Allzuviel ist ungesund: Warum der Kreis „Hamsterkäufe“ nicht verbieten sollte

Der Kreis hat sogenannte „Hamsterkäufe“ verboten. Diese Entscheidung könnte verheerende Folgen haben.
Binnen eines einzigen Tages ist die Zahl der bestätigten Infektionen mit dem Coronavirus im Landkreis Marburg-Biedenkopf am Samstag (20. März) von 44 auf 56 gestiegen. Die neue Krankheit „Covid 19“ macht den meisten Menschen mächtig Angst. Um ihrer Sorge zu begegnen, kaufen viele Lebensmittel auf Vorrat ein, damit sie nur einmal pro Woche einkaufen gehen müssen anstatt täglich. Dieses Verhalten ist – gerade für Angehörige von Risikogruppen –
vorausschauend und unterstützenswert. Zudem können sie damit aufkommende Panikattacken bekämpfen. Wer Zeiten von Krisen und Mangel kennt, weiß aus Erfahrung, wie wichtig Vorrat werden kann.
Großfamilien benötigen zudem Mengen, die Einzelpersonen nicht mehr als „haushaltsüblich“ betrachten. Müssen sie nun zusammen zum Einkauf anrücken oder können sie die gefährdeteren Familienmitglieder weiterhin schonen?
Auch wer für Andere einkauft oder als behinderter Mensch nicht ebenso mobil ist wie nichtbehinderte Zeitgenossen, für den ist ein größerer Einkauf manchmal zwingend. Einkaufen auf Vorrat ist eine Notwendigkeit gerade auch für Angehörige derjenigen Berufsgruppen, die ihre ganze Zeit jetzt in Krankenhäusern, auf Polizeistationen oder Kraftwerken verbringen.
Wenn viele Menschen nun aber fürchten müssen, bald keine Wochenration mehr einkaufen zu können, steigt ihre Furcht berechtigterweise. Einige werden dann panisch von Supermarkt zu Supermarkt laufen, um größere Vorräte einzukaufen.
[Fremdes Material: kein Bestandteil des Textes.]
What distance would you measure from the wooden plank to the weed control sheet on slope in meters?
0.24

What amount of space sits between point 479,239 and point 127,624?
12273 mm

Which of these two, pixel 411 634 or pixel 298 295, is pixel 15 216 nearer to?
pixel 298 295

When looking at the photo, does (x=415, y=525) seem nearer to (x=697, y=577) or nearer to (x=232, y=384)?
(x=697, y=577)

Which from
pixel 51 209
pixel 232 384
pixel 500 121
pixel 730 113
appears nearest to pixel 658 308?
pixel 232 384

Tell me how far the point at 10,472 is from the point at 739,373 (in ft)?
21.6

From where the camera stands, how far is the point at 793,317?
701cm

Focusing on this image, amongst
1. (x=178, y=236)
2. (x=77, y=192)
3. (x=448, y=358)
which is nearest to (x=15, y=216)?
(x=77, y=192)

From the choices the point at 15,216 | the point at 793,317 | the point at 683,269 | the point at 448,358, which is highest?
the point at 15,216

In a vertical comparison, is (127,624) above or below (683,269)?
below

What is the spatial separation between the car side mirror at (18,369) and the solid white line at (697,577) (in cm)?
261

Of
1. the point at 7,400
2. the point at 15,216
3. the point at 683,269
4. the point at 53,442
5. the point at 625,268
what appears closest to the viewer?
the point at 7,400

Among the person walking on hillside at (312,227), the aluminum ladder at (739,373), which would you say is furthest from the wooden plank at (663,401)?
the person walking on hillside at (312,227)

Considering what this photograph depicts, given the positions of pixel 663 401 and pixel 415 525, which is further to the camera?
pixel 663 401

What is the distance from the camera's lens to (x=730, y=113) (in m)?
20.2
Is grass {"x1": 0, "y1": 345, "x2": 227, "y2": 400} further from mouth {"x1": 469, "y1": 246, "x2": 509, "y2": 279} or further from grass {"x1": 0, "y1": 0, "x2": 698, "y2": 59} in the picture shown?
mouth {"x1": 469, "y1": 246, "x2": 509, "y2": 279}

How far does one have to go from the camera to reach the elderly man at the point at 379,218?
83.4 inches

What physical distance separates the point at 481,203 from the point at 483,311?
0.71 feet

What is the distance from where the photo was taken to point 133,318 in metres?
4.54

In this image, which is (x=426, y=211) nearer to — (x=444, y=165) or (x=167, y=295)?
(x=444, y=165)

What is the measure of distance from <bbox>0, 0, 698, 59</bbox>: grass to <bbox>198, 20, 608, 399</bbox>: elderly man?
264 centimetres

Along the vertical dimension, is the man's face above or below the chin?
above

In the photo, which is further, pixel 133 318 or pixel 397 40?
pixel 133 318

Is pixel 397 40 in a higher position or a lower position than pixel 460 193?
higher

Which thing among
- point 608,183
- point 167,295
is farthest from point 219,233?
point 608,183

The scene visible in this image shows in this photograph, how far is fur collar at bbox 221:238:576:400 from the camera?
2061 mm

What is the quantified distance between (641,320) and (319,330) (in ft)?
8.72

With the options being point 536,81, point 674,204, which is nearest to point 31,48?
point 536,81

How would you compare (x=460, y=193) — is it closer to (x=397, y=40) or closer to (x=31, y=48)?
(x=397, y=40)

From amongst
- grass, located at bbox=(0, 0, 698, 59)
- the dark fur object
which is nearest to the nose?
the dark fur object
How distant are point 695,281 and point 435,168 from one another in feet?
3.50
Dadurch steigt die Infektionsgefahr unnötigerweise weiter.
Sicherlich ist das Horten meherer Großpackungen von Toilettenpapier nicht in Ordnung. Garantiert ist auch eine Spekulation mit knapp werdenden waren in der derzeitigen Situation kriminell. Aber die ständig wiederholten Beteuerungen, die Versorgung mit Lebensmitteln und Gütern des täglichen Bedarf sei gewährleistet, mutiert bei gleichzeitiger Ankündigung einer Mengenbegrenzung zu einer vrdächtigen Phrase und schürt Misstrauen gegen die Zuständigen.
Auch ist die „Allgemeinverfügung“ einer Behörde etwas Anderes als die Aufforderung der Geschäftsleute, die ihre Waren nicht in unbegrenzter Menge abbgeben. Der Landkreis setzt eine Regelung in die Welt, die viel bedrohlicher erscheinen wird als jedes leere Regal.
In vielen Haushalten liegen die Nerven schon blank. Angst geht um. In einer solchen Situation dürfen die Behörden nichts tun, was unnötig zur Steigerung von berechtigten Sorgen beiträgt.
Landrätin Kirsten Fründt hat am Samstag genaue Regeln für die Einhaltung hygienischer Standards in Supermärkten verfügt. Das war goldrichtig. Mindestens 1,50 Meter Abstand und andere Verhaltensregeln schützen letztlich Gesundheit und Leben aller Menschen.
Mit dem Verbot sogenannter „Hamsterkäufe“ ist der Kreis jedoch leider über´s Ziel hinausgeschossen. Die Situation der Verantwortlichen ist nicht einfach, müssen sie doch immer den Spaghat zwischen bestmöglichem Schutz und der Verhältnismäßigkeit aller Maßnahmen sowwie dem Schutz der Bevölkerung vor einer Panik richtig austarieren. Zu hoffen bleibt nun, dass die Bevölkerung selber durch eigene Klugheit und den Verzicht auf alle unnötigen Zusammenkünfte den Zuständigen weitere einschränkende Entscheidungen abnimmt, indem die Menschen sie einfach überflüssig und unnötig machen.